* [GIVEN PROBLEM]:
Reproduce the passage of the VM recovery write-up from "Pretty straightforward troubleshooting" to "a healthy state." word for word.

* [SELECTED EXTRACT]:
Recently I found my self having to recover a VM that had most of it’s files deleted. They were removed by a script that was intended to clean up a staging datastore. Unfortunately the VM in question was left on that staging datastore and the script did it’s magic.
Because the VM was powered on at the time the ESXi host that hosted the VM had locks on a VMDK -flat file and a log file and were therefore preserved. I also noticed a .hlog file, which had me worried because it is used by vCenter to track VM files that are to be removed. In other words; power off the VM and the remaining files will be removed as well. Now, to make things worse there was no recent backup of this particular VM. So returning it to a healthy state would be quite the challenge. I hoped I could simply SSH into ESXi and copy the files. Unfortunately all attempts to copy the files from within ESXi failed. I did catch a break when I learned the staging datastore was backed by a NFS export hosted on a NetApp which had snapshots enabled. That allowed me to have a copy of the files to tinker with.
Pretty straightforward troubleshooting up until this point, right? But this is where it gets interesting. How does one recreate all relevant files for a VM when all you have is a VMDK -flat file and a log file? Well, as it turns out VMware GSS encountered this problem before because there were two knowledgebase articles that were essential in recovering this VM to a healthy state.
First I recreated the VMDK descriptor file. I used the procedure in this KB article to create a new descriptor file using vmkfstools. Recreating a missing VMware virtual machine disk descriptor file (.vmdk) (1002511)
Next I was able to generate a new VMX file using the information in the log file. This was also a very easy process that was described in detail by a KB article. Rebuilding the virtual machine’s .vmx file from vmware.log (1023880)
After I completed these two steps I was able to add the VM to vCenter without any issues and it booted like a charm.
After recovering from this situation I learned a few things:
- Don’t run VMs from a staging datastore (duh!)
- Snapshots are not backups, but can sometimes save your ass
- Never underestimate the power of VMware’s knowledgebase

* [EXCERPTED DATA]:
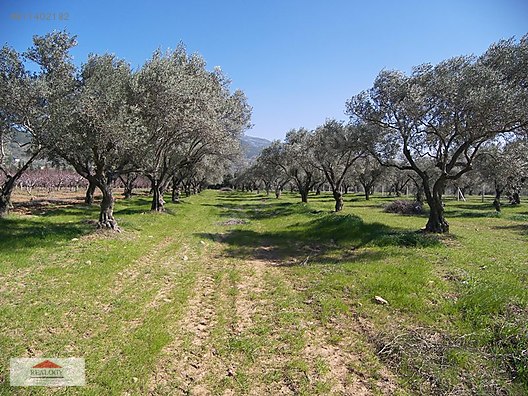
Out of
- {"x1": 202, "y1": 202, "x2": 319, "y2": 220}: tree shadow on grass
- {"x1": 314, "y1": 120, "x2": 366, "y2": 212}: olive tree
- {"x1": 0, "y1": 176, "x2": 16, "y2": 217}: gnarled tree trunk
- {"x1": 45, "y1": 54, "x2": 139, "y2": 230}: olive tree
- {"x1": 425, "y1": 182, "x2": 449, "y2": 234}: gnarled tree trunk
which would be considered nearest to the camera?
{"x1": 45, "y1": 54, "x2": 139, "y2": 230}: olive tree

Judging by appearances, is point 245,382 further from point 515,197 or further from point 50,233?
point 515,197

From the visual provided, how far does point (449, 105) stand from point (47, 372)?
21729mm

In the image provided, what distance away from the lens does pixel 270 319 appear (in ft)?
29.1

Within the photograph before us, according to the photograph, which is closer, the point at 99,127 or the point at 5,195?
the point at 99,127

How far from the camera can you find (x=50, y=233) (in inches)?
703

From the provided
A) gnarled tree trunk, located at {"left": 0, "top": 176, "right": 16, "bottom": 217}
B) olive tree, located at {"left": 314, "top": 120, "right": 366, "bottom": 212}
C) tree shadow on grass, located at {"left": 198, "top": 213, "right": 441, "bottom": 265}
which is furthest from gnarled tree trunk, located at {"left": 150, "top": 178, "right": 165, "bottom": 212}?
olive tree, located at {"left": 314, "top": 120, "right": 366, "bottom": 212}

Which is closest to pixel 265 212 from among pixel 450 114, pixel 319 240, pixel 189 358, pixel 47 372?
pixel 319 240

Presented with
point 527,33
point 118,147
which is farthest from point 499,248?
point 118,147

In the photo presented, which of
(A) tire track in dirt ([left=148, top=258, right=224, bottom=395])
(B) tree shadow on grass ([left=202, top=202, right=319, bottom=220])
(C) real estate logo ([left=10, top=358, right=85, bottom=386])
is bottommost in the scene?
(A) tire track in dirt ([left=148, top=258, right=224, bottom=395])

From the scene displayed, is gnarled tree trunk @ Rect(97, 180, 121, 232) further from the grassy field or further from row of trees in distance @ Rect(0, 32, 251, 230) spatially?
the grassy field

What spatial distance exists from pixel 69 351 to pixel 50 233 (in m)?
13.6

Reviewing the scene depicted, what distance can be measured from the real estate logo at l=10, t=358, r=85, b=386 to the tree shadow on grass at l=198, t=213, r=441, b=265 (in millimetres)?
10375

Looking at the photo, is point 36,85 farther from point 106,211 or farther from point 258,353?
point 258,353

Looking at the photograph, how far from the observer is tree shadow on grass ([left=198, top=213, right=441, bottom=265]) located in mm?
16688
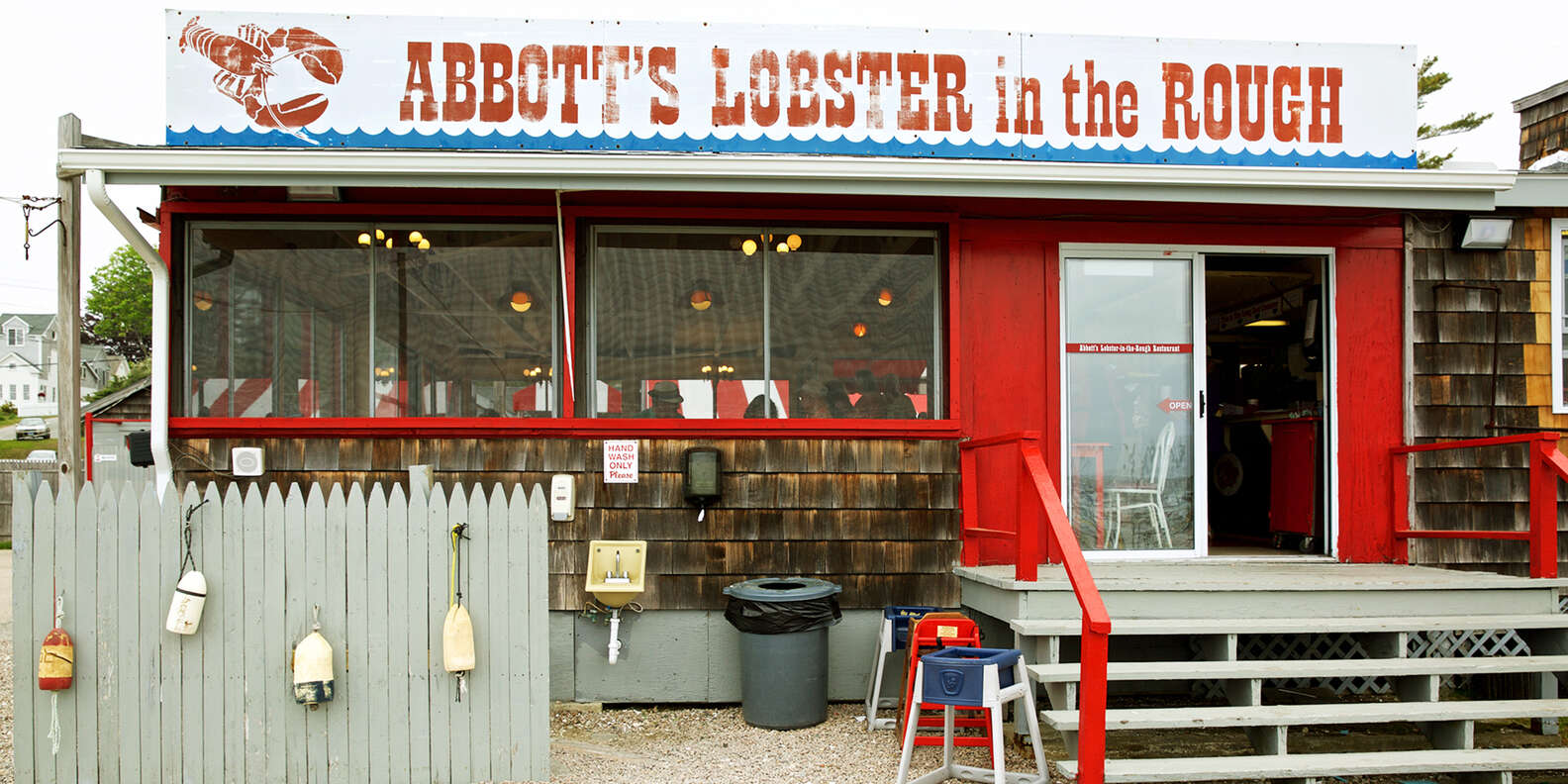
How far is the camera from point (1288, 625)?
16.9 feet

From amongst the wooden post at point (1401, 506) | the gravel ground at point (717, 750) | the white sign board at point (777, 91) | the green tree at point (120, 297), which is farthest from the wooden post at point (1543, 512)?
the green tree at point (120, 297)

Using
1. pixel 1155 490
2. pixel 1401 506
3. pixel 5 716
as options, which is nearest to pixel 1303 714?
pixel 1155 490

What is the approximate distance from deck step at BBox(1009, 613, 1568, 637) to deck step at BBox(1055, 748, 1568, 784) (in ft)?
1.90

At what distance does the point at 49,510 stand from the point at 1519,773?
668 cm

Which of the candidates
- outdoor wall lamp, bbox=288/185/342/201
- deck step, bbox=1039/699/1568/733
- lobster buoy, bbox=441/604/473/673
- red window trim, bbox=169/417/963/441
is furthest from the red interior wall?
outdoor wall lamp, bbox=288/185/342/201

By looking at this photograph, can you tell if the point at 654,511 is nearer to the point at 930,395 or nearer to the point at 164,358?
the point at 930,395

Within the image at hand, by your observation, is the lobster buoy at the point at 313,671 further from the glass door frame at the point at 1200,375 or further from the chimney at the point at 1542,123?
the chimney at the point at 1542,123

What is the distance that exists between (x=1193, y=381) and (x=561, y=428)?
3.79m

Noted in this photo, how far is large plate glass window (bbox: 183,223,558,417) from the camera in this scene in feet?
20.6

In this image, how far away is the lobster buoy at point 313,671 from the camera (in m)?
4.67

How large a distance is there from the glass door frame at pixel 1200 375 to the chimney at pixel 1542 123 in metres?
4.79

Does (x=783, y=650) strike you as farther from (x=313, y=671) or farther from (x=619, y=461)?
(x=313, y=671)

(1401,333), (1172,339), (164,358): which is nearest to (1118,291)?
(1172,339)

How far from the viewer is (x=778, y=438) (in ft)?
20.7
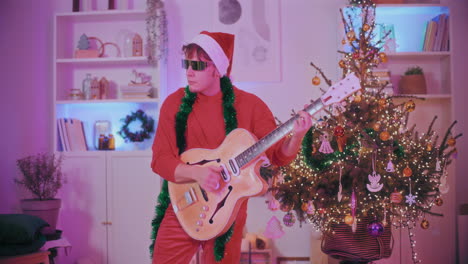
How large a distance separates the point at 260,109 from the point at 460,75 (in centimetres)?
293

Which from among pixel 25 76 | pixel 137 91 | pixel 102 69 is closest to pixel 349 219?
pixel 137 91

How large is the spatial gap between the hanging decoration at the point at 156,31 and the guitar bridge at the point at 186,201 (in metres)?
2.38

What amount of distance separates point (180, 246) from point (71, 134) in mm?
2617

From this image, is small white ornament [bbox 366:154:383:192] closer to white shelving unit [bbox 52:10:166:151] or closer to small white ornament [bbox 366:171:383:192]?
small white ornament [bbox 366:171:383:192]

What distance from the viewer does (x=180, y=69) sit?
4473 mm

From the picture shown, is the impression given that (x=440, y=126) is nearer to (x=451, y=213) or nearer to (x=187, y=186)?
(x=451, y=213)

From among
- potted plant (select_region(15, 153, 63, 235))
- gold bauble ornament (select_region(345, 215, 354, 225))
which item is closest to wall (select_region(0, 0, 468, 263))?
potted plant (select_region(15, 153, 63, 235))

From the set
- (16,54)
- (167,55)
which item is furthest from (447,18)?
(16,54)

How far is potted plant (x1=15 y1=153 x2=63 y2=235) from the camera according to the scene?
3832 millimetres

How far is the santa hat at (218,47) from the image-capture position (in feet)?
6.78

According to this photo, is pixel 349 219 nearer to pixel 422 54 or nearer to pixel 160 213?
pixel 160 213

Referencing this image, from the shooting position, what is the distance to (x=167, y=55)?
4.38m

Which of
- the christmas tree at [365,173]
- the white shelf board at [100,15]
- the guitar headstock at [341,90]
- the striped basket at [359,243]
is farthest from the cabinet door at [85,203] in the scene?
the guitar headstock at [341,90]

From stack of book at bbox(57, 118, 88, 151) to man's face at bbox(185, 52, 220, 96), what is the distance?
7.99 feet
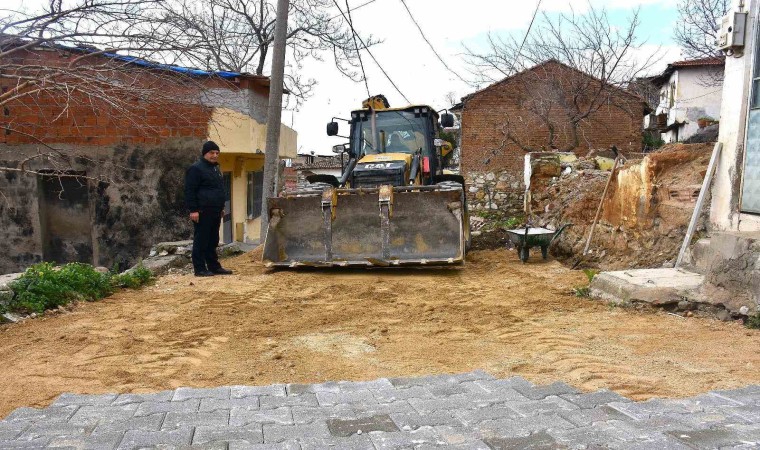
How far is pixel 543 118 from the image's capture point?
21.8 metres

* [EXPECTED OUTPUT]:
Pretty straightforward troubleshooting up until this point, right? But this is where it gets interesting. How does one recreate all relevant files for a VM when all you have is a VMDK -flat file and a log file? Well, as it turns out VMware GSS encountered this problem before because there were two knowledgebase articles that were essential in recovering this VM to a healthy state.